Paul Morand first met Gabrielle Chanel through Misia Sert in 1921, as he describes in typically limpid style in his preface to this book. They were both stars of their generation: she, the undisputed queen of fashion; he, a young diplomat and the author of such acclaimed books as Tendres stocks (a collection of stories with its preface by Marcel Proust) and the novel, Hecate and Her Dogs. Cosmopolitan, refined, effortlessly accomplished, Morand reflected a certain idea of Third Republic France, one that would vanish forever with the disaster of the German occupation. “Everywhere I go, they are switching out the lights,” he once remarked to Michel Déon.

Morand, who was an admirer of English traditions and literature, and who had many friends in England, had been working in the French embassy in London from 1939 to July 1940 as ‘chief of the blockade commission’. Influenced possibly by his Germanophile and anti-Semitic Roumanian-born wife Hélène, he made the fateful decision to return to France in July 1940 and to support the ‘wait and see’ government of Maréchal Pétain. In 1943 he was appointed Minister in Bucharest, and in 1944 ‘Plenipotentiary Minister’ in Berne. It was in Switzerland, along with many another political exiles, that he was obliged to take refuge after the war, and it was from his home in Vevey in 1946 or 1947, impoverished and vilified by much of the French literary establishment,12 that he was invited by Coco Chanel to visit her in St Moritz and offered the opportunity to write her memoirs. We do not know what Mademoiselle Chanel thought of her friend’s efforts, or indeed whether Chanel ever read his manuscript—it was put away in a drawer and only came to light again, after Chanel’s death, in 1975. L’Allure de Chanel was finally published in Paris in 1976, the same year that Paul Morand died, and, for the first time, readers were at last given some insight into the woman Chanel really was. Just occasionally in these selective, acid-tongued memoirs, the mask drops, and we glimpse the true face of the fragile, lonely creature who revolutionised the way women dress and who became one of the twentieth century’s great monstres sacrés.

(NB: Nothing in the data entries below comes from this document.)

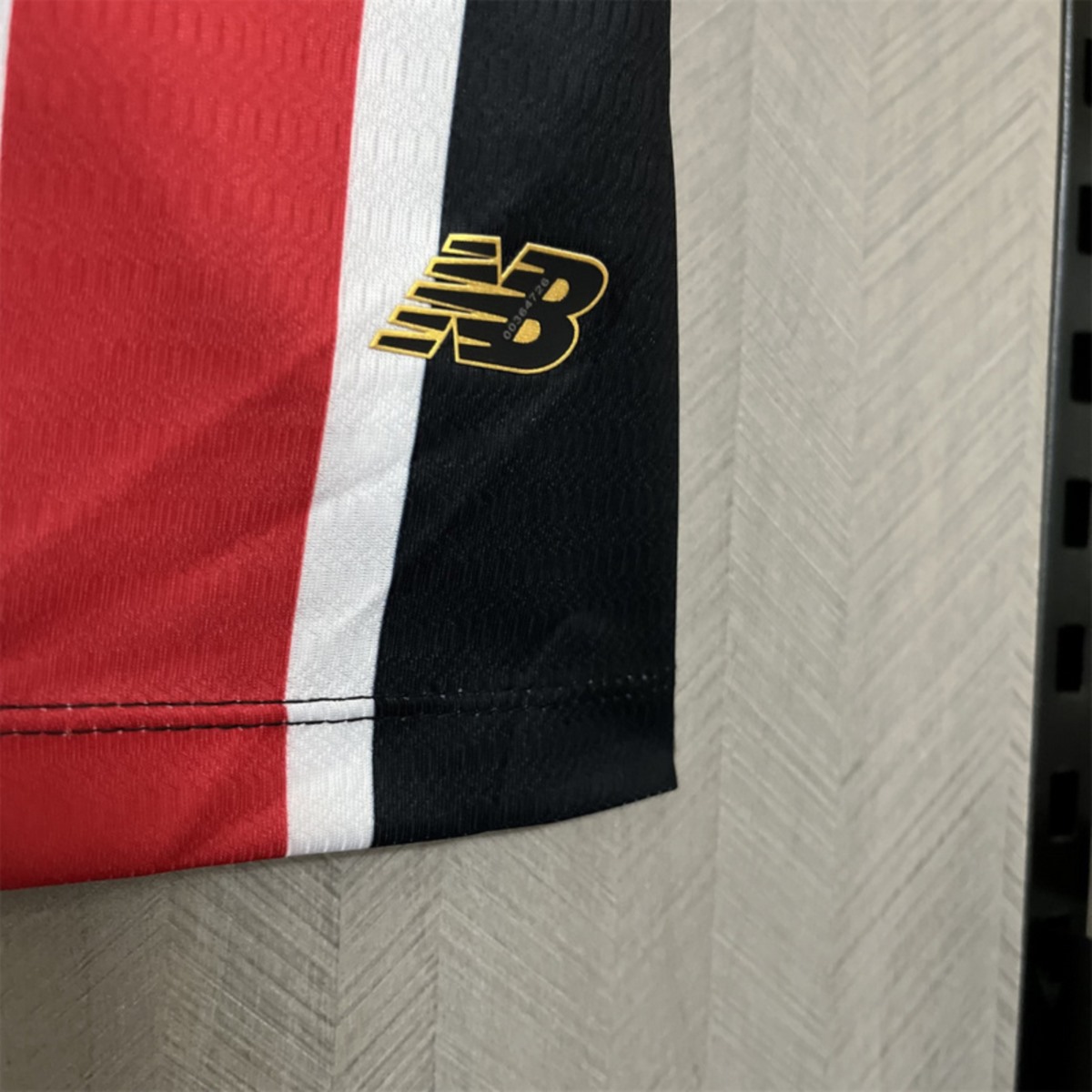 2024/25 Women Sao Paulo Away jersey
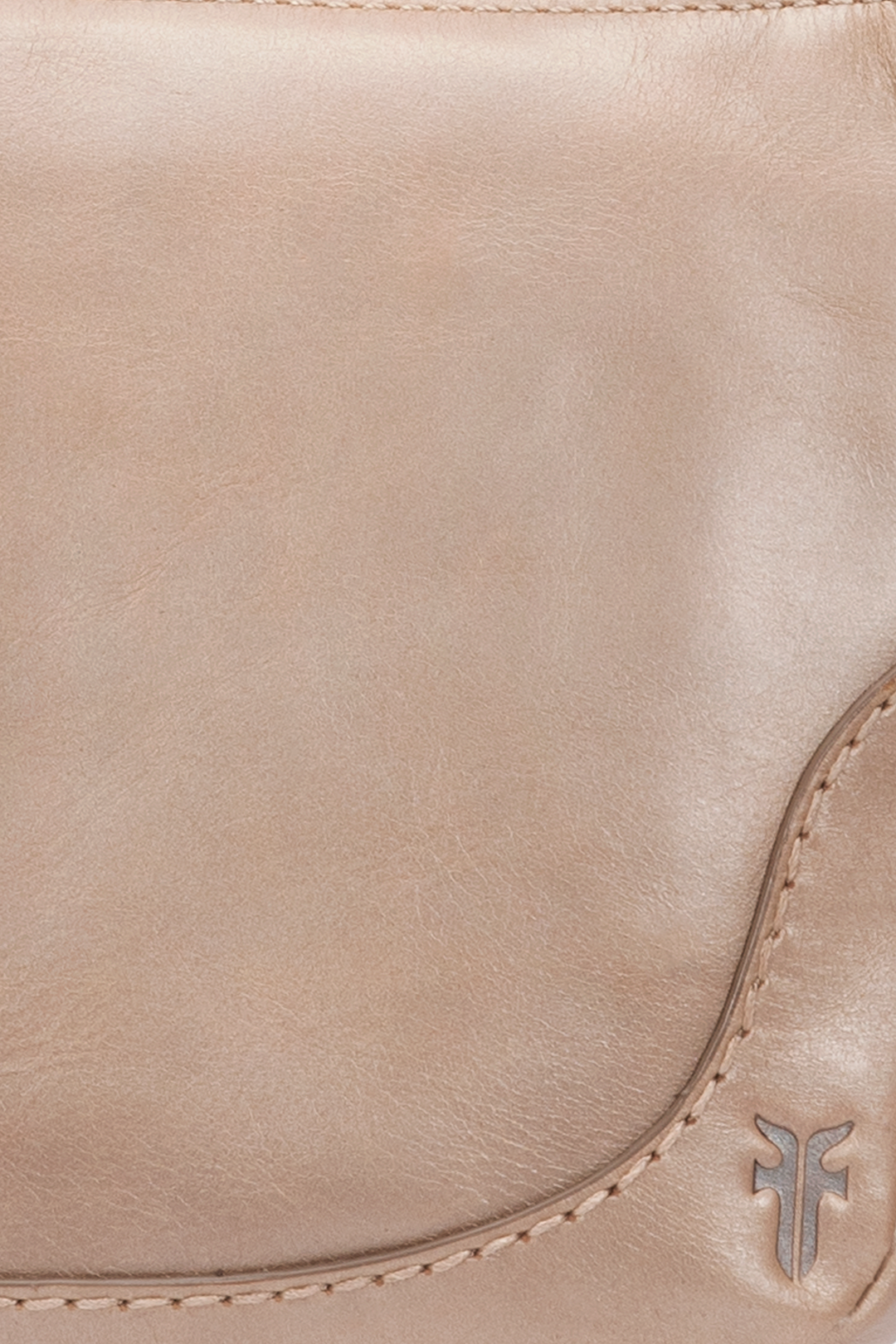 Light Bronze Melissa Crossbody - Light Bronze
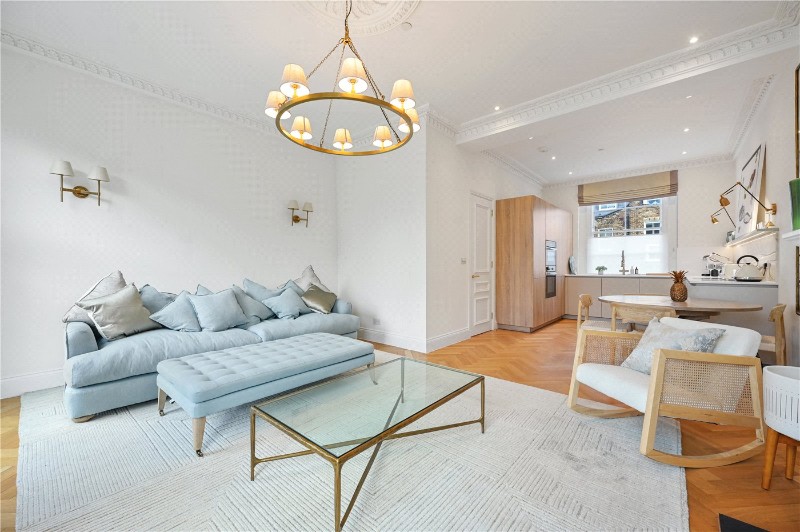 Ledbury Road, London, W11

In her biography of Paul Morand, published in 1994, Ginette Guitard-Auviste quotes from a letter Morand sent to her in response to a question she had asked about Chanel. “Chanel is France’s greatest figure,” he wrote from Vevey on 1st May 1964. “Despite her age, she sparkles; she is the only volcano in the Auvergne that is not extinct… the most brilliant, the most impetuous, the most brilliantly insufferable woman there ever was.”

EUAN CAMERON

11 Michel Déon Pages françaises (Gallimard 1999)

12 Morand’s candidature to the Académie Française was effectively vetoed by de Gaulle in 1958; he was finally elected and presumably ‘forgiven’ in 1968.